Senin, 13 Agustus 2012

Sadness Point, And Happines Point.


Perum Hargo Wilis, 11 Agustus 2012
                Dimana bahagiamu diletakkan? Di suatu tempatkah? Pada sebuah bendakah? Atau pada suatu waktukah? Atau jangan-jangan, pada seseorang? Lalu, mana yang terbaik bagi kita diantara keempat  pilihan diatas?

Aku melompat turun dari pintu. Bus PO. Tjipto itupun melesat berlalu. Perjalanan enam jam yang melelahkan.  Apalagi perut ini hanya diganjal air putih saat berbuka di terminal probolinggo tadi. Aku terdiam sejenak, mengawasi keadaan sekitar. Entah berapa kali moment seperti ini terjadi dalam hidupku. Tidak, ini bukan semacam De Javu yang diceritakan mb yus padaku.  Angin dinginnya, lambaian akar beringin, lampu kota yang bersinar kuning, dan punggung bus yang segera berlalu menjauh.
Percayalah, Tidak ada cuaca yang berubah secepat cuaca Hati. Beberapa tahun lalu, aku menjejakkan kaki di tempat ini dengan perasaan gembira, beberapa tahun sebelumnya, penjejakan kaki disini membuatku sedih. Dan, sekarang, terulang lagi, aku tiba di tempat ini dengan perasaan sedih. Sesaat tempat ini jadi bahagiaku, Sesaat tempat ini jadi sedihku, lalu, dimanakah kebahagiaan sejati itu?

BLOK DATA:
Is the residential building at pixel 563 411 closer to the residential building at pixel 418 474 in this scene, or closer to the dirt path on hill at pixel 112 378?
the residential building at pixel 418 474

DESKRIPSI LATIHAN: Dalam tulisan tentang tempat bahagia dan sedih, berapa lama perjalanan bus yang baru dijalani penulisnya?

TUGAS SELESAI: Enam jam.